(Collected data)
● ● ● ● ● ● ●

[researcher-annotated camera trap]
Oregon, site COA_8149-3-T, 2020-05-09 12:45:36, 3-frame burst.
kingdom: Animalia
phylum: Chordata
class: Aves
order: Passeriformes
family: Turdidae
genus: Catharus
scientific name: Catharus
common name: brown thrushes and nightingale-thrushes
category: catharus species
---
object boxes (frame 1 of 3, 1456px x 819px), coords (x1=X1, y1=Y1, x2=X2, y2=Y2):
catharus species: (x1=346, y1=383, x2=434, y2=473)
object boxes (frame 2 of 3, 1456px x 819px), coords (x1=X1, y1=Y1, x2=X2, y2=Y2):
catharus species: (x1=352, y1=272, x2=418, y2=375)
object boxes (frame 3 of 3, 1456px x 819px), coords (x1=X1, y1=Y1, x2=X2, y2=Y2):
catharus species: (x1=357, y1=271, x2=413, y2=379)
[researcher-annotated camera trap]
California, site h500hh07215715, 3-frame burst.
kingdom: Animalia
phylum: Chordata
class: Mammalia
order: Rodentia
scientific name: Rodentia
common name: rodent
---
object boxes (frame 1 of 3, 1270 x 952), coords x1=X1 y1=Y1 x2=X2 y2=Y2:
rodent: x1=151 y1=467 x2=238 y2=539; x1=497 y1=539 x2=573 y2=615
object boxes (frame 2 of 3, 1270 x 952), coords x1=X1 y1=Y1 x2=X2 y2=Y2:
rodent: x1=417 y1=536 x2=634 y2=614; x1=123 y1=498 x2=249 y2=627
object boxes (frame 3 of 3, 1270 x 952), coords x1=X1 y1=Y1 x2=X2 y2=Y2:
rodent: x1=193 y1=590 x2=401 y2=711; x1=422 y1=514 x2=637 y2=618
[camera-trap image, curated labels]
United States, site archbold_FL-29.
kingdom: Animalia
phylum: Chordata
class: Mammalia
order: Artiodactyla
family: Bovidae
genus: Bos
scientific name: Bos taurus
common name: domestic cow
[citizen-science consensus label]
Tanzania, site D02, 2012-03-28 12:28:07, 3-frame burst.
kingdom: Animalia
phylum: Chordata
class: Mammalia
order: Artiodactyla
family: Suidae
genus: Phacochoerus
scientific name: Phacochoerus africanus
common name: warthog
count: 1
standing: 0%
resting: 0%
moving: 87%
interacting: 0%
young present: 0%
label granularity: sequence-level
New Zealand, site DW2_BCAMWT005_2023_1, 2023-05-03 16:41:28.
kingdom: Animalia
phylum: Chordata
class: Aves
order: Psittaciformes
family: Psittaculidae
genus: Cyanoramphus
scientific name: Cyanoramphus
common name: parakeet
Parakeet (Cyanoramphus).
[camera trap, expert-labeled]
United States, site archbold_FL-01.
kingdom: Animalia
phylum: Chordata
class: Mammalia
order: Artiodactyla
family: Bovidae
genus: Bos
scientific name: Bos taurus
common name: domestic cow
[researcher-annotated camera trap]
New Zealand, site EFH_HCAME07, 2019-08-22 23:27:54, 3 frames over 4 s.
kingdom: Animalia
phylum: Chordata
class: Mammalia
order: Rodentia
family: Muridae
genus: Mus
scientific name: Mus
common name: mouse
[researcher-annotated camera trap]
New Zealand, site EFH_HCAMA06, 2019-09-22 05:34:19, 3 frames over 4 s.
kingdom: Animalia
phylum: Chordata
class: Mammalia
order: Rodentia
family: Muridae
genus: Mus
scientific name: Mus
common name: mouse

● ● ● ● ● ● ●

The whole of the data is to be copied out word for word.

▶ ANSWER TO THE EXERCISE
[researcher-annotated camera trap]
Oregon, site COA_8149-3-T, 2020-05-09 12:45:36, 3-frame burst.
kingdom: Animalia
phylum: Chordata
class: Aves
order: Passeriformes
family: Turdidae
genus: Catharus
scientific name: Catharus
common name: brown thrushes and nightingale-thrushes
category: catharus species
---
object boxes (frame 1 of 3, 1456px x 819px), coords (x1=X1, y1=Y1, x2=X2, y2=Y2):
catharus species: (x1=346, y1=383, x2=434, y2=473)
object boxes (frame 2 of 3, 1456px x 819px), coords (x1=X1, y1=Y1, x2=X2, y2=Y2):
catharus species: (x1=352, y1=272, x2=418, y2=375)
object boxes (frame 3 of 3, 1456px x 819px), coords (x1=X1, y1=Y1, x2=X2, y2=Y2):
catharus species: (x1=357, y1=271, x2=413, y2=379)
[researcher-annotated camera trap]
California, site h500hh07215715, 3-frame burst.
kingdom: Animalia
phylum: Chordata
class: Mammalia
order: Rodentia
scientific name: Rodentia
common name: rodent
---
object boxes (frame 1 of 3, 1270 x 952), coords x1=X1 y1=Y1 x2=X2 y2=Y2:
rodent: x1=151 y1=467 x2=238 y2=539; x1=497 y1=539 x2=573 y2=615
object boxes (frame 2 of 3, 1270 x 952), coords x1=X1 y1=Y1 x2=X2 y2=Y2:
rodent: x1=417 y1=536 x2=634 y2=614; x1=123 y1=498 x2=249 y2=627
object boxes (frame 3 of 3, 1270 x 952), coords x1=X1 y1=Y1 x2=X2 y2=Y2:
rodent: x1=193 y1=590 x2=401 y2=711; x1=422 y1=514 x2=637 y2=618
[camera-trap image, curated labels]
United States, site archbold_FL-29.
kingdom: Animalia
phylum: Chordata
class: Mammalia
order: Artiodactyla
family: Bovidae
genus: Bos
scientific name: Bos taurus
common name: domestic cow
[citizen-science consensus label]
Tanzania, site D02, 2012-03-28 12:28:07, 3-frame burst.
kingdom: Animalia
phylum: Chordata
class: Mammalia
order: Artiodactyla
family: Suidae
genus: Phacochoerus
scientific name: Phacochoerus africanus
common name: warthog
count: 1
standing: 0%
resting: 0%
moving: 87%
interacting: 0%
young present: 0%
label granularity: sequence-level
New Zealand, site DW2_BCAMWT005_2023_1, 2023-05-03 16:41:28.
kingdom: Animalia
phylum: Chordata
class: Aves
order: Psittaciformes
family: Psittaculidae
genus: Cyanoramphus
scientific name: Cyanoramphus
common name: parakeet
Parakeet (Cyanoramphus).
[camera trap, expert-labeled]
United States, site archbold_FL-01.
kingdom: Animalia
phylum: Chordata
class: Mammalia
order: Artiodactyla
family: Bovidae
genus: Bos
scientific name: Bos taurus
common name: domestic cow
[researcher-annotated camera trap]
New Zealand, site EFH_HCAME07, 2019-08-22 23:27:54, 3 frames over 4 s.
kingdom: Animalia
phylum: Chordata
class: Mammalia
order: Rodentia
family: Muridae
genus: Mus
scientific name: Mus
common name: mouse
[researcher-annotated camera trap]
New Zealand, site EFH_HCAMA06, 2019-09-22 05:34:19, 3 frames over 4 s.
kingdom: Animalia
phylum: Chordata
class: Mammalia
order: Rodentia
family: Muridae
genus: Mus
scientific name: Mus
common name: mouse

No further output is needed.